• [DATA LINES]

*-*-*

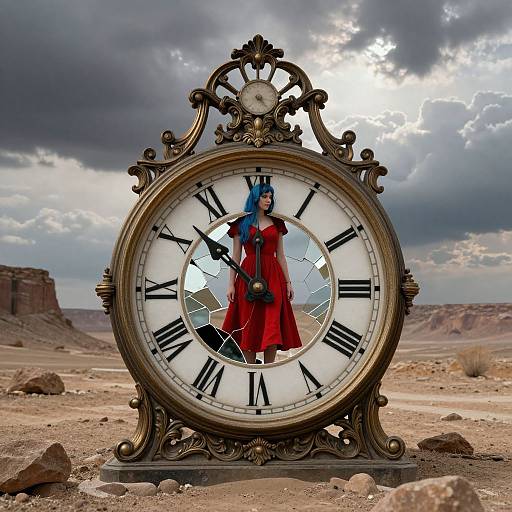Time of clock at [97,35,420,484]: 11:52
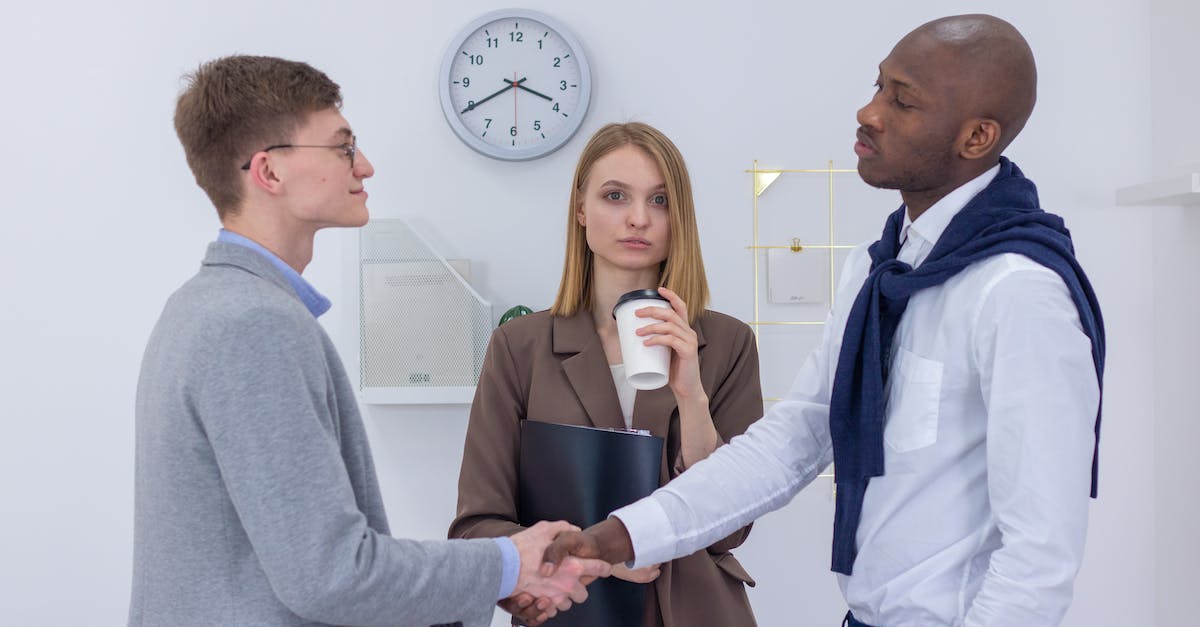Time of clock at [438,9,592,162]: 3:39
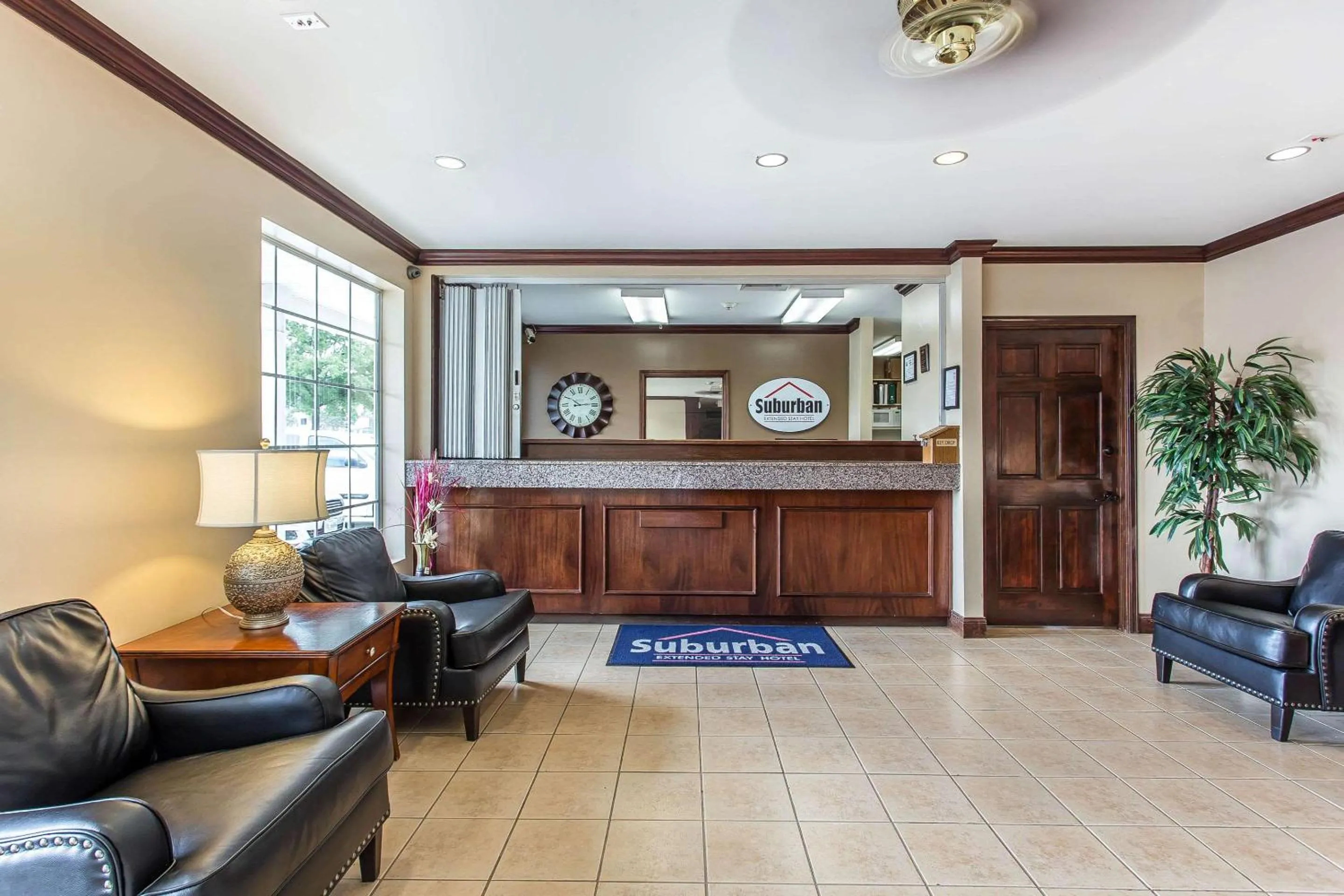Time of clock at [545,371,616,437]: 10:13
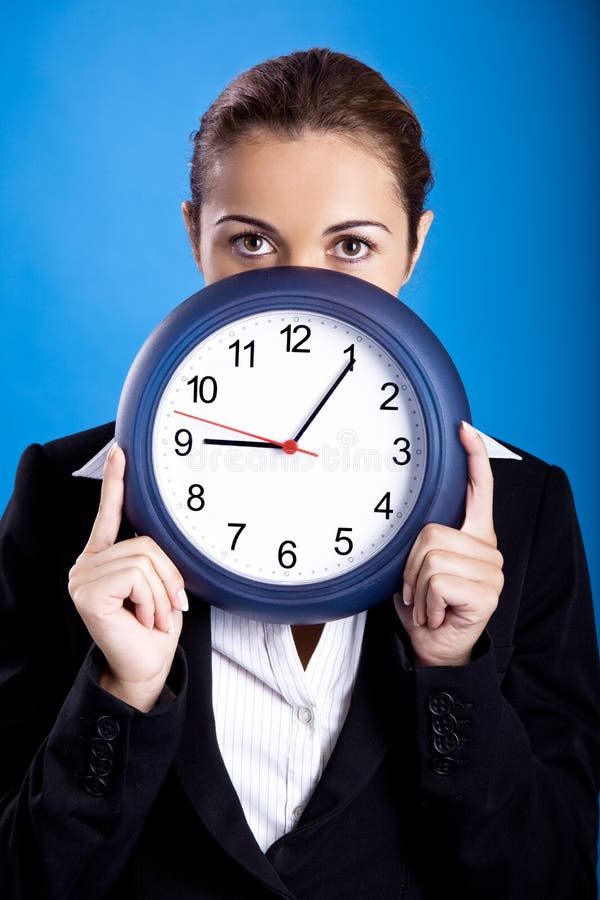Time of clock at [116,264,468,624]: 9:05
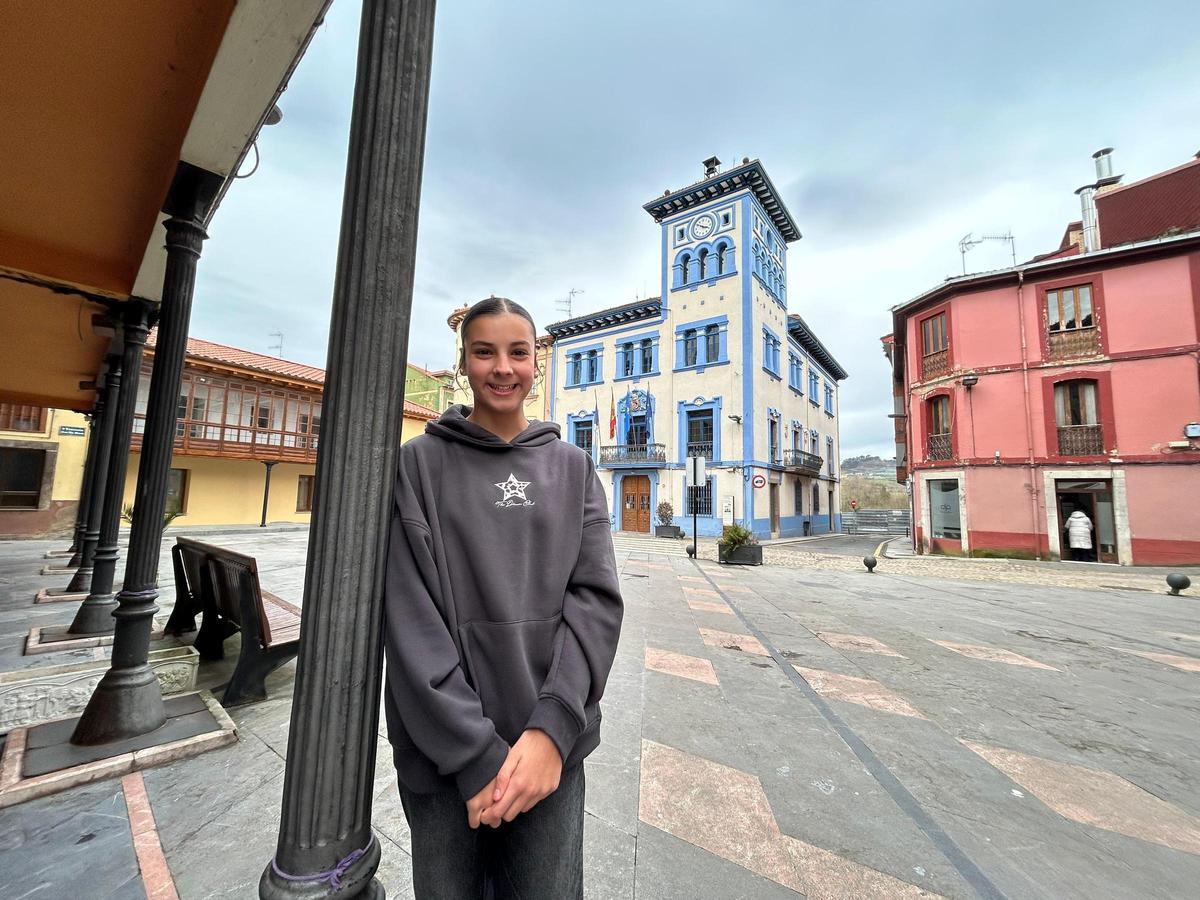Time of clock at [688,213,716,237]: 3:51
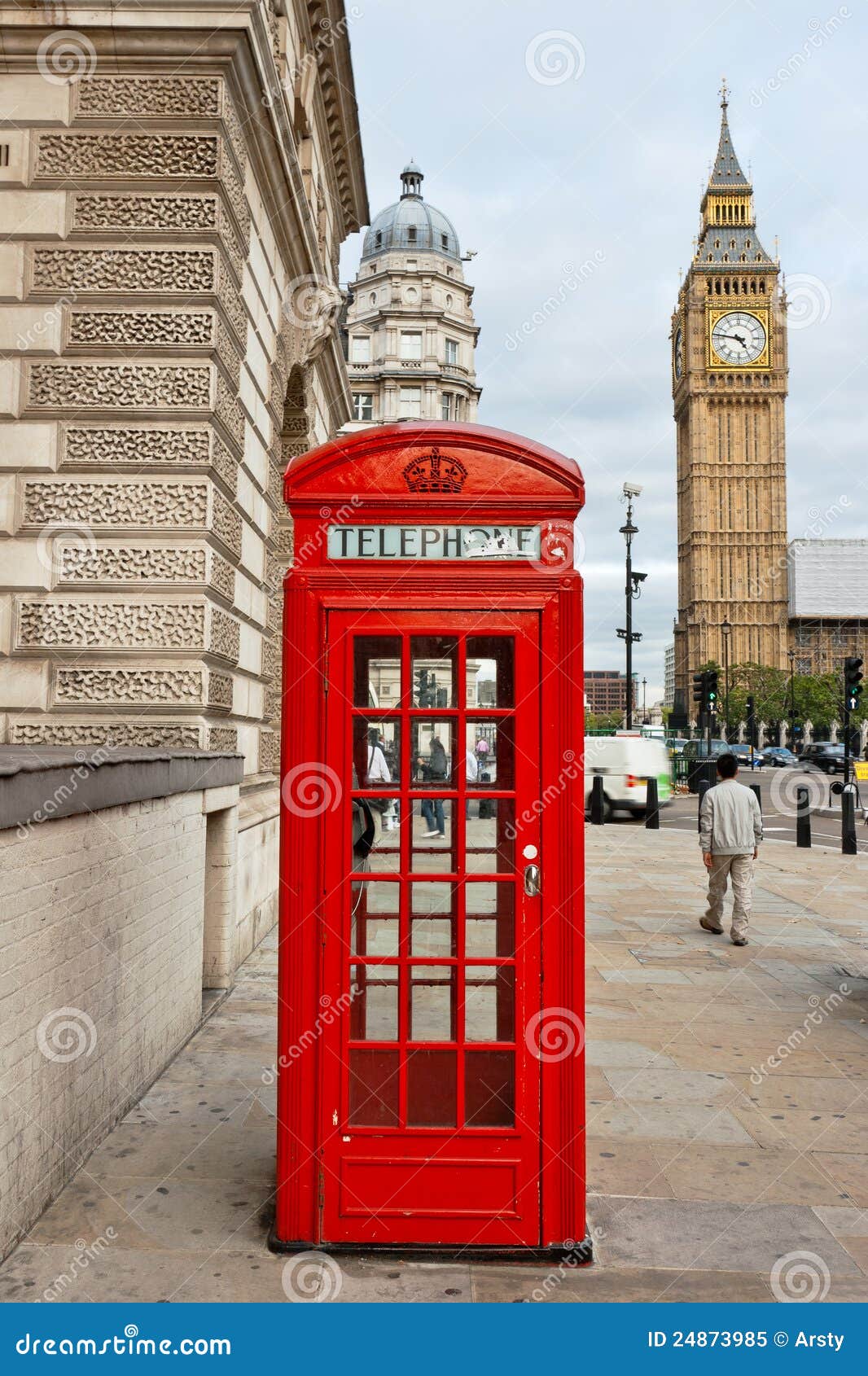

*-*-*

• [REQUIRED WORK]
Swap "clock" for "watch" in everything from the line containing "Time of clock at [438,9,592,162]: 3:39" down to the end of the lines, and give only those lines back without the pictures.

• [FULL OUTPUT]
Time of watch at [438,9,592,162]: 3:39
Time of watch at [545,371,616,437]: 10:13
Time of watch at [116,264,468,624]: 9:05
Time of watch at [688,213,716,237]: 3:51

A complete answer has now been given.